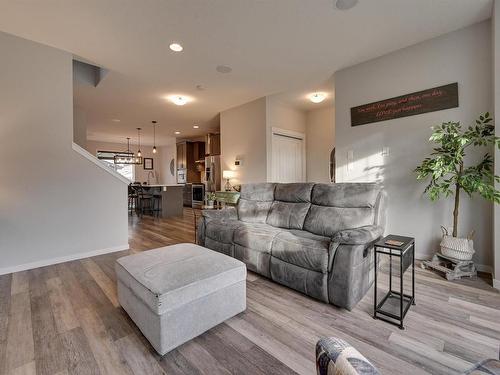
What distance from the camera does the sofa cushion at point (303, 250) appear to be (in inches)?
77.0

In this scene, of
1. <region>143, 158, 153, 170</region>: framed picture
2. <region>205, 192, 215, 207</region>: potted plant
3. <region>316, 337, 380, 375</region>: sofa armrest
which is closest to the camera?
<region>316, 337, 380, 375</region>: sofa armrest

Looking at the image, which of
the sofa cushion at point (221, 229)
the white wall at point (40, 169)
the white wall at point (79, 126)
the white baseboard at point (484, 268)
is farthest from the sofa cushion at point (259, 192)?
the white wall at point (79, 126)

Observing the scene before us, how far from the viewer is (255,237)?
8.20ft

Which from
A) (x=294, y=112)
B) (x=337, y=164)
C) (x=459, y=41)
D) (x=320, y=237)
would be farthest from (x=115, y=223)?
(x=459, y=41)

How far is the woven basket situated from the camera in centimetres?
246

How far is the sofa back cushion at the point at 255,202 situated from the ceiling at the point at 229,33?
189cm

> **Prompt**:
Render the lines as a Markdown table with the columns Row and Line, starting at the line containing "Observing the scene" and ending at the last line above. Number each row and leave out blank lines.

> **Correct response**:
| Row | Line |
|---|---|
| 1 | Observing the scene before us, how far from the viewer is (255,237)? |
| 2 | 8.20ft |
| 3 | Which from |
| 4 | A) (x=294, y=112) |
| 5 | B) (x=337, y=164) |
| 6 | C) (x=459, y=41) |
| 7 | D) (x=320, y=237) |
| 8 | would be farthest from (x=115, y=223)? |
| 9 | (x=459, y=41) |
| 10 | How far is the woven basket situated from the camera in centimetres? |
| 11 | 246 |
| 12 | How far is the sofa back cushion at the point at 255,202 situated from the ceiling at the point at 229,33? |
| 13 | 189cm |